As Minnesota nears the end of the foreclosure crisis, another troubling phenomenon is emerging: Its homeownership gap for communities of color is the worst in the nation and continues to rise.

According to an annual report from the Minnesota Homeownership Center, the housing recovery is failing to benefit certain parts of the state and is disproportionately affecting certain ethnic groups and areas.

"This report gives us a clear understanding of how homeownership impacts communities — from safe neighborhoods and engaged citizens, to better educational achievement and health," said Julie Gugin, executive director of the Minnesota Homeownership Center.

During the housing boom of the early 2000s, the disparity between the number of white households and households of color who own their own homes began to narrow, but the housing crash and subsequent foreclosure crisis and credit crunch nearly erased those gains.

Statewide, 77 percent of white households owned their home compared with 39 percent of all households of color, according to a 2012 Minnesota Compass report. That 38 percentage-point gap is the nation's largest and the biggest since 1990. The situation was even worse for certain racial and ethnic groups, with only 23 percent of foreign-born blacks and 26 percent of African-Americans owning homes.

Those disparities are particularly pronounced in communities of color, where home prices are recovering at a much slower rate than many others.

In north Minneapolis, for example, prices have fallen so far that a homeowner who bought in 2006 at the neighborhood's median price would need to see their 2013 home value increase by 85 percent to return to its purchase price. Conversely, in southwest Minneapolis, home prices have risen to pre-crash levels.

"The foreclosure crisis, and the bubble that preceded it, focused attention on the cost of homes, but it's time to turn our attention back to where it belongs, on the benefits homeownership adds to individuals and communities," Gugin said.

The report also describes the growing challenge that the so-called millennial generation faces in becoming homeowners because of the slow start many are having in their careers and their high student loan debt. Such trends come amid growing evidence that the worst of the foreclosure crisis is over.
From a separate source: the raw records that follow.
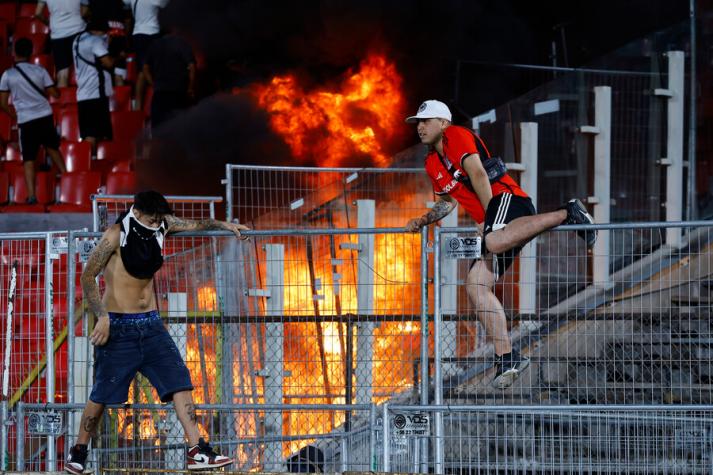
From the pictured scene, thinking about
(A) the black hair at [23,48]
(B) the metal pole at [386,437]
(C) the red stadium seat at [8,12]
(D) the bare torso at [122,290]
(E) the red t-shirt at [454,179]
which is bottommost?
(B) the metal pole at [386,437]

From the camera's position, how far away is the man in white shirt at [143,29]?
15.7 metres

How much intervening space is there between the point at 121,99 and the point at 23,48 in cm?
153

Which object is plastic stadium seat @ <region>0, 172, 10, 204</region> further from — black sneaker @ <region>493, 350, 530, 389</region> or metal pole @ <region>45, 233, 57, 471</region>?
black sneaker @ <region>493, 350, 530, 389</region>

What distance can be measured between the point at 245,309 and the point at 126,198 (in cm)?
171

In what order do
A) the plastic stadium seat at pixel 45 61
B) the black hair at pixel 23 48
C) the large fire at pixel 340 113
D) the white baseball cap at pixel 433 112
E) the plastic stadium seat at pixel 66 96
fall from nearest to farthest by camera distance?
the white baseball cap at pixel 433 112 → the large fire at pixel 340 113 → the black hair at pixel 23 48 → the plastic stadium seat at pixel 66 96 → the plastic stadium seat at pixel 45 61

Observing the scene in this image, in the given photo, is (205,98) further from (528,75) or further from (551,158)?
(551,158)

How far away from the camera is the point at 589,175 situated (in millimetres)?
10742

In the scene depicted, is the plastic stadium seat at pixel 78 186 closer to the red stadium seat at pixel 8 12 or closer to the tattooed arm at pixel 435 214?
the red stadium seat at pixel 8 12

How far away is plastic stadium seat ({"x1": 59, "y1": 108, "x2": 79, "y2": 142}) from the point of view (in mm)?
15930

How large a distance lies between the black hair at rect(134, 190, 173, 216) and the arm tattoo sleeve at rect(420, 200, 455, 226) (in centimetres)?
183

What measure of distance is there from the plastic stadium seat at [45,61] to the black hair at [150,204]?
10321mm

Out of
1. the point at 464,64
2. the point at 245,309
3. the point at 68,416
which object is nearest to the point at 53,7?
the point at 464,64

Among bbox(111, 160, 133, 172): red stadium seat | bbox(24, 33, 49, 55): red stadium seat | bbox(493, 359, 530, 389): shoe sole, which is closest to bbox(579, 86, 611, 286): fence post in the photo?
bbox(493, 359, 530, 389): shoe sole

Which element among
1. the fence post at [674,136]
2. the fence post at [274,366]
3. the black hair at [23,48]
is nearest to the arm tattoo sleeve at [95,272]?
the fence post at [274,366]
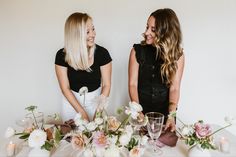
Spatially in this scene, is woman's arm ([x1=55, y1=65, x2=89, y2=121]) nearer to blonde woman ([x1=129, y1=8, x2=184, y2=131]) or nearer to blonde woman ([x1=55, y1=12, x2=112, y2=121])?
blonde woman ([x1=55, y1=12, x2=112, y2=121])

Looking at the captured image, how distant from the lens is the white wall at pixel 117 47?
2553 millimetres

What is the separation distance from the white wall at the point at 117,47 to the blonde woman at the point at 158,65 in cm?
57

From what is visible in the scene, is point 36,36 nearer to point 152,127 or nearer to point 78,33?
point 78,33

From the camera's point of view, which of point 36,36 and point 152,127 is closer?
point 152,127

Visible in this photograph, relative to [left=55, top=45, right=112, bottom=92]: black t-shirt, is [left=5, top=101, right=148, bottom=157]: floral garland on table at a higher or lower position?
lower

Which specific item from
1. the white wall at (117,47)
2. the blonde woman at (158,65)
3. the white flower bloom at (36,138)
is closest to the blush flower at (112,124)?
the white flower bloom at (36,138)

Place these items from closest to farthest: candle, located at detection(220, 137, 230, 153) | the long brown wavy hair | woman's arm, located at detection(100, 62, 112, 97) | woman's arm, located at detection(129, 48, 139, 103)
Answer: candle, located at detection(220, 137, 230, 153), the long brown wavy hair, woman's arm, located at detection(129, 48, 139, 103), woman's arm, located at detection(100, 62, 112, 97)

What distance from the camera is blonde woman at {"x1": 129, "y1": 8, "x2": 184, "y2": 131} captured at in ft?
6.42

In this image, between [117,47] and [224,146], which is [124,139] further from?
[117,47]

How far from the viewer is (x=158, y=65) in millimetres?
2102

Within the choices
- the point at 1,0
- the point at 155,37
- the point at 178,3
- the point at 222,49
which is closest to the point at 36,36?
the point at 1,0

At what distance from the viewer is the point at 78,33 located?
1967 mm

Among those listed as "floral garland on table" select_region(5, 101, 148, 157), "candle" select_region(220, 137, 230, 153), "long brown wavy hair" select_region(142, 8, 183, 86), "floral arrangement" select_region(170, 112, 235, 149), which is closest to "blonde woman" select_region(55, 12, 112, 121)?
"long brown wavy hair" select_region(142, 8, 183, 86)

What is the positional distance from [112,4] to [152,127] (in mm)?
1521
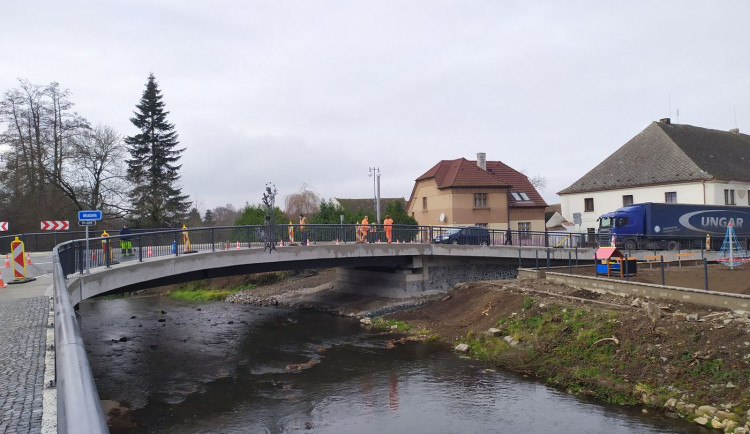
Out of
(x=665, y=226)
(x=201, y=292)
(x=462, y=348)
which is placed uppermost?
(x=665, y=226)

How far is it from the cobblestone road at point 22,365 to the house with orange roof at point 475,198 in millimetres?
34605

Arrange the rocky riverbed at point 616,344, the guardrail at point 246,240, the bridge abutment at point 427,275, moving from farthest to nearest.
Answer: the bridge abutment at point 427,275 → the guardrail at point 246,240 → the rocky riverbed at point 616,344

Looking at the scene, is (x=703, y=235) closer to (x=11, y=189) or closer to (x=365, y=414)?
(x=365, y=414)

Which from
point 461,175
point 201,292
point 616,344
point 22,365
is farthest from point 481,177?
point 22,365

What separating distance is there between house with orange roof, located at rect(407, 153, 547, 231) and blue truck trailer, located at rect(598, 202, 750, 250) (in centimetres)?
1107

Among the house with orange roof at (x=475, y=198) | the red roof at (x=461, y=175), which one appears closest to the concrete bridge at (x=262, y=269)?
the house with orange roof at (x=475, y=198)

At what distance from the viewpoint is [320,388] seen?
13.9m

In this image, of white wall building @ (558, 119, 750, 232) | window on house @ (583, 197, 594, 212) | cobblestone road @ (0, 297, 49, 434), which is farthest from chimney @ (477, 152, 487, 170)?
cobblestone road @ (0, 297, 49, 434)

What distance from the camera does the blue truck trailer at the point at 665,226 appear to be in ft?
102

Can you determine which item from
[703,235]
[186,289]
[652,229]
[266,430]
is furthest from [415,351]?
[186,289]

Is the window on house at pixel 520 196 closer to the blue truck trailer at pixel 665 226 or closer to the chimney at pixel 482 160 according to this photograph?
the chimney at pixel 482 160

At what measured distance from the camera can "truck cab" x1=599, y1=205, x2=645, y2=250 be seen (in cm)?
3081

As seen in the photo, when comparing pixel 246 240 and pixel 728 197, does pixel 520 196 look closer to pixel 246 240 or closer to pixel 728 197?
pixel 728 197

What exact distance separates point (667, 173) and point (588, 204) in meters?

On Tuesday, CoreLogic said the foreclosure rate in the Twin Cities had fallen to 0.55 percent for March, a decline of six-tenths of 1 percentage point compared with March 2013, when the rate was 1.15 percent. That compares with a national foreclosure rate of 1.86 percent.

Mortgage delinquency rates, which are often an indication of future foreclosure rates, were also down. Across the metro, 2.49 percent of mortgage loans were 90 days or more delinquent, compared with 3.53 percent for the same time last year.

Warren Hanson, president and CEO of the Greater Minnesota Housing Fund, said Minnesota's situation is not unique, nor is it new. Minority home buyers across the country have been marginalized for decades starting with a practice known as redlining, which made it difficult for minorities to get a mortgage in communities deemed to be a financial risk.

"It's historically pervasive," he said. "That momentum has a way of continuing unconsciously, and it takes extra effort to remedy."

He said the homeownership gap is particularly wide in outstate Minnesota, and especially pronounced in the more urban areas of Duluth, St. Cloud, Rochester and Moorhead.

"The dynamics are similar," he said.

He said restrictive mortgage lending guidelines and a flood of deep-pocketed investors have made it difficult for minorities to compete for housing in the neighborhoods most battered by the housing crash.

Statewide, there were nearly 12,000 foreclosures, about the same as in 2006, but less than half of the more than 26,000 at the peak of the crisis in 2008. Most of those foreclosures have been in urban areas where predatory lending practices and concentrations of poverty have made homeowners vulnerable to losing their homes.

"If we are going to have any effect on reduction of poverty for future generations, we have to help remedy things like wealth creation in the form of homeownership, and this is one time when extra efforts are needed to correct a wrong, to improve equity in every sense of the word," Hanson said. "I think this is a call to action for lenders and others who can improve access to homeownership."